-- Start INFORMATION GIVEN --
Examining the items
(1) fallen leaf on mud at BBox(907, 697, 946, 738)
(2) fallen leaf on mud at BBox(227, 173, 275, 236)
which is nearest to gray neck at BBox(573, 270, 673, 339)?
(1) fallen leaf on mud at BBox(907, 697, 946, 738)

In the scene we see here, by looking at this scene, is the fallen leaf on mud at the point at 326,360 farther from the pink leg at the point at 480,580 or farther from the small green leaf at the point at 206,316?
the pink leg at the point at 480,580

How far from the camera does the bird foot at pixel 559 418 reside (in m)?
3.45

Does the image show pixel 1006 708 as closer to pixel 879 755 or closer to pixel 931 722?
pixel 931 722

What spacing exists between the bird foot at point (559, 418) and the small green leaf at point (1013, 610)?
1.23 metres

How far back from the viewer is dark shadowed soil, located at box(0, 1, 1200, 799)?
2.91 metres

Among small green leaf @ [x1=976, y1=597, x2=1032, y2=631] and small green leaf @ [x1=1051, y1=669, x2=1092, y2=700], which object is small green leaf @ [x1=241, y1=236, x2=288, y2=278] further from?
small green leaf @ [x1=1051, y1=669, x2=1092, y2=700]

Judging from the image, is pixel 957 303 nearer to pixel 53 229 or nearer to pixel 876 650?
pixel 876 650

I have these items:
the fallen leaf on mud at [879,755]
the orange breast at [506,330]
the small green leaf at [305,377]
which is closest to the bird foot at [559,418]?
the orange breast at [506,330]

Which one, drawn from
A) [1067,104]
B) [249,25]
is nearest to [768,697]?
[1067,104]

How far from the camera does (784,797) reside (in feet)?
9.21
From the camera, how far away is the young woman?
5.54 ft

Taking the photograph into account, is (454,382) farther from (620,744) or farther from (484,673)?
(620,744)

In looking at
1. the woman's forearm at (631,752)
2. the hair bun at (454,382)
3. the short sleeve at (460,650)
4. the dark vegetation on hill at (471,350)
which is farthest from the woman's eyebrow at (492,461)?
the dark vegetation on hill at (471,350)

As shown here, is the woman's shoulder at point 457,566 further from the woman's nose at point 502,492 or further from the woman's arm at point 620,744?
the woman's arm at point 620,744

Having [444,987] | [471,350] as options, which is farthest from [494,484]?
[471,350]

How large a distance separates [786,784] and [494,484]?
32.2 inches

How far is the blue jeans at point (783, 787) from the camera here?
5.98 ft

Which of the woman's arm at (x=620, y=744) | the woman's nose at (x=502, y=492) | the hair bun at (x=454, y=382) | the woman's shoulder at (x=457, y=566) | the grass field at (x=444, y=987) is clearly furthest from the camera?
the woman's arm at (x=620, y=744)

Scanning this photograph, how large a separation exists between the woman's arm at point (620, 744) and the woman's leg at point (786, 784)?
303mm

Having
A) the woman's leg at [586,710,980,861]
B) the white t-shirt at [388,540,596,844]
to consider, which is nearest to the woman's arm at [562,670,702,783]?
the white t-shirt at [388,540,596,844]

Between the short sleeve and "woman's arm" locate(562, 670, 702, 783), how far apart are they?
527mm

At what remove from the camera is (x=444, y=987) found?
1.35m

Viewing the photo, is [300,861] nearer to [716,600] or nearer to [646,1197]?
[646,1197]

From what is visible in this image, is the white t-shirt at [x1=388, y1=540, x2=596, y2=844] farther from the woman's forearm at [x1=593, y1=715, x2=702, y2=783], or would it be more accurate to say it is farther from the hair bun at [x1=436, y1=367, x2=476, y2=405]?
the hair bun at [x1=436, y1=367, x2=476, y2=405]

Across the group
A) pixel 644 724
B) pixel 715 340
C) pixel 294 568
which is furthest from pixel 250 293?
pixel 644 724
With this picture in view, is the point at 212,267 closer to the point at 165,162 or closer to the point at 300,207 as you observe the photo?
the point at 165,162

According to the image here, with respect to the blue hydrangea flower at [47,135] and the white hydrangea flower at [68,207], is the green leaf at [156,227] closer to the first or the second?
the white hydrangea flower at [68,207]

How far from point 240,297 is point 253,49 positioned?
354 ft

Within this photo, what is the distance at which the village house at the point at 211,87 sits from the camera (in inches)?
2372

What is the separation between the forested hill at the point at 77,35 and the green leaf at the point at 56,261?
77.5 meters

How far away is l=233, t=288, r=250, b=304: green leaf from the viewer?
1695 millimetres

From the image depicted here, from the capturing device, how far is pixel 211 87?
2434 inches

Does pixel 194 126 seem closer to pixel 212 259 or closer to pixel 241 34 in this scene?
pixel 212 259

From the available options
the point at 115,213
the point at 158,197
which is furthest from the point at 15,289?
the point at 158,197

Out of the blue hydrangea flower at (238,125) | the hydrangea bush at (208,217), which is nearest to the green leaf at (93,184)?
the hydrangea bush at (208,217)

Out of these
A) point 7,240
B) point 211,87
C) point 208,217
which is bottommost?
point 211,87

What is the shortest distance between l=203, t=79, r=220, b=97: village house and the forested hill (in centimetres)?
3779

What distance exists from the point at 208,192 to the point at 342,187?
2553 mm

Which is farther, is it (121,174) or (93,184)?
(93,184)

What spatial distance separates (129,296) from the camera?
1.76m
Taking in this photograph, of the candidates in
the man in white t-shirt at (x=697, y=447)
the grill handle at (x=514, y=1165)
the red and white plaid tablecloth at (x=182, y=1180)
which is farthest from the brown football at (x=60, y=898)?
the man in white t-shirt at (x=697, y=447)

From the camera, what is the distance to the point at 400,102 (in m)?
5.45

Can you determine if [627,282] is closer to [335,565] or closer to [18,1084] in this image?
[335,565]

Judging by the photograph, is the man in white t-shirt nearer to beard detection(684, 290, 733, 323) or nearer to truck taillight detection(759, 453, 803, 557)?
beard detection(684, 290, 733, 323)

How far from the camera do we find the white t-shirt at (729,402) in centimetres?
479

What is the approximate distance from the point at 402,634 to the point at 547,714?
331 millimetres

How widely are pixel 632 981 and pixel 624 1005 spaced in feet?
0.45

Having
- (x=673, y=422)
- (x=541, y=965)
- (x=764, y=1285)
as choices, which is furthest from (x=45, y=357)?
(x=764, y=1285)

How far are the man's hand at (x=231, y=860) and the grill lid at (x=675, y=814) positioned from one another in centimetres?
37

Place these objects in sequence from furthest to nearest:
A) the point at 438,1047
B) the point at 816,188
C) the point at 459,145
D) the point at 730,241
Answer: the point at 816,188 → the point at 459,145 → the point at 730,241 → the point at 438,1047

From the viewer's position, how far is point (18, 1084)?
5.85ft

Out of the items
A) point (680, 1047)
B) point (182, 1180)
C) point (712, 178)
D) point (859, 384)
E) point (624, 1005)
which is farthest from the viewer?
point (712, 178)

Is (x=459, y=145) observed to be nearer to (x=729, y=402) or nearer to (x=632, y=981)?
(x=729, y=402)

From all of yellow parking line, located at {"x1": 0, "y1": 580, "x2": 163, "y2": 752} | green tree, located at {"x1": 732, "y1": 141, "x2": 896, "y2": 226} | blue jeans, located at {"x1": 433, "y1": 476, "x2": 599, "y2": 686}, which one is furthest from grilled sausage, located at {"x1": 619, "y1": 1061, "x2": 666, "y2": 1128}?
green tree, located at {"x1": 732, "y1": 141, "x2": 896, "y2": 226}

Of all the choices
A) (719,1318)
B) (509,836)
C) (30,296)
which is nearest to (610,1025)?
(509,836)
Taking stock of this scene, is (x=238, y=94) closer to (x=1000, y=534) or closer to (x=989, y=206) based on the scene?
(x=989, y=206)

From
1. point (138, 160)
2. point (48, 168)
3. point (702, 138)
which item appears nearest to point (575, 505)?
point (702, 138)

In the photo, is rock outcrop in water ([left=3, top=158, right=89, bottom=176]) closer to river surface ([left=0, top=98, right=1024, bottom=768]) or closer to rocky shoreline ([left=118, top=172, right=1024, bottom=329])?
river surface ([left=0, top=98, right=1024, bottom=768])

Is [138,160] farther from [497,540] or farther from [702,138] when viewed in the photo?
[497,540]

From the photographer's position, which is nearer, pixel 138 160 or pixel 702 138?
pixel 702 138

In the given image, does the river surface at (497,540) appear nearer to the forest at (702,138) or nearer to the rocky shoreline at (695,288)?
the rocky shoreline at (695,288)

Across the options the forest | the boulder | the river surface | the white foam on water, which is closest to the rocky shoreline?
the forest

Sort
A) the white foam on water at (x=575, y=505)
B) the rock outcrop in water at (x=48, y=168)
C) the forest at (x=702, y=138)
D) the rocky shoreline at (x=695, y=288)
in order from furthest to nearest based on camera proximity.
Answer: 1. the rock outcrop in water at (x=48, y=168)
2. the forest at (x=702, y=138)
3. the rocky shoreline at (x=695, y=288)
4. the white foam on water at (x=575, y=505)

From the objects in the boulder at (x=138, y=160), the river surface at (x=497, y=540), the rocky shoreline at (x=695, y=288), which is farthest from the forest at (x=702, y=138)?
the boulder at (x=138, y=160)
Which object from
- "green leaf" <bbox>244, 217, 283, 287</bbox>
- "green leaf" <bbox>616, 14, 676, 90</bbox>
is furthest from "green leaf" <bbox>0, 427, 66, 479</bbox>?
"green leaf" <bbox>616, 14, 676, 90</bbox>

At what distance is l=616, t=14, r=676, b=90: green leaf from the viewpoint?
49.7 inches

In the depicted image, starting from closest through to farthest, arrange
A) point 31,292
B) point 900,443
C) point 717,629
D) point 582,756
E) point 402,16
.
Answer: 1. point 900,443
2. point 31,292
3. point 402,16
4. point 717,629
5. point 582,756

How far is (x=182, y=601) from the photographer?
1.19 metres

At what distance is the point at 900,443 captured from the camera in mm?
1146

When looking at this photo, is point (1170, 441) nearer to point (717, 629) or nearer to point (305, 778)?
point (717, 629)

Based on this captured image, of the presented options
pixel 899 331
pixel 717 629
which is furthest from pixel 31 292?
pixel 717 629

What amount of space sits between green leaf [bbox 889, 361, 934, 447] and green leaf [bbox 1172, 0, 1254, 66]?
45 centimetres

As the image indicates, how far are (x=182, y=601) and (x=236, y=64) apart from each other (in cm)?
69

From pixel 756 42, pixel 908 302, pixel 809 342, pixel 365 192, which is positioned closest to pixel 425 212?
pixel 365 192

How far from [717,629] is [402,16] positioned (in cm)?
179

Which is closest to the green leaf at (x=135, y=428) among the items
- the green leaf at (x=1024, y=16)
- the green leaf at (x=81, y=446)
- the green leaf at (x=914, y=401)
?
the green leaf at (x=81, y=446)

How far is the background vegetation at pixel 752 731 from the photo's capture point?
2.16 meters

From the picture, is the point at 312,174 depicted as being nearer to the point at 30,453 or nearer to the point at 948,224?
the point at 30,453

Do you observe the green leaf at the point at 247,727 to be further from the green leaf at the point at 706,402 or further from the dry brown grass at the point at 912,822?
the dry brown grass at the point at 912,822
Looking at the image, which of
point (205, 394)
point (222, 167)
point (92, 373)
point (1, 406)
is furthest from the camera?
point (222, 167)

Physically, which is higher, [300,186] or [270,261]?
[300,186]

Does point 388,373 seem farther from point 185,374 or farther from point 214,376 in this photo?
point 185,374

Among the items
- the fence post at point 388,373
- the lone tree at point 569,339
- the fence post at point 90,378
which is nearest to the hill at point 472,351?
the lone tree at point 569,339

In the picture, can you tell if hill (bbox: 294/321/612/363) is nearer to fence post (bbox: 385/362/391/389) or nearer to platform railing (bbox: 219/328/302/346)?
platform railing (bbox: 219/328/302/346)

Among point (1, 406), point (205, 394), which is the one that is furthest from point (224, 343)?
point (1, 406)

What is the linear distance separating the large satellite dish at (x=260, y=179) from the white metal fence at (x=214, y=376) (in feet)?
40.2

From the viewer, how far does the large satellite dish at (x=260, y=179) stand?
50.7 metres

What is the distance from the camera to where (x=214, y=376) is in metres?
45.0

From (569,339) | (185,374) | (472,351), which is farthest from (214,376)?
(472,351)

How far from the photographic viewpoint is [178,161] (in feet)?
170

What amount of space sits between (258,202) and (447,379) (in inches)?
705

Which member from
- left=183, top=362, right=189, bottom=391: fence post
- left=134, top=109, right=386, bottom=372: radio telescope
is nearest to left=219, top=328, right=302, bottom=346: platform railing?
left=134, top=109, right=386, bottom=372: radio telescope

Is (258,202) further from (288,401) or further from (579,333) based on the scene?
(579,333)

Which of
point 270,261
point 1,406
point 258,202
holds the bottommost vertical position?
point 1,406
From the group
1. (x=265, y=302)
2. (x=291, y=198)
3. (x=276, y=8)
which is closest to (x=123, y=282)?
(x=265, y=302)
-- End INFORMATION GIVEN --
**EXERCISE**
Give the lines exactly as they stand, from the line with "Which member from" through the end of the material.

**FINAL RESULT**
Which member from
- left=183, top=362, right=189, bottom=391: fence post
- left=134, top=109, right=386, bottom=372: radio telescope
is nearest to left=219, top=328, right=302, bottom=346: platform railing?
left=134, top=109, right=386, bottom=372: radio telescope

Is (258,202) further from (288,401) or further from (579,333) based on the scene?
(579,333)

Which of
point 270,261
point 1,406
point 258,202
holds the bottommost vertical position?
point 1,406
From the group
1. (x=265, y=302)
2. (x=291, y=198)
3. (x=276, y=8)
which is closest to (x=123, y=282)?
(x=265, y=302)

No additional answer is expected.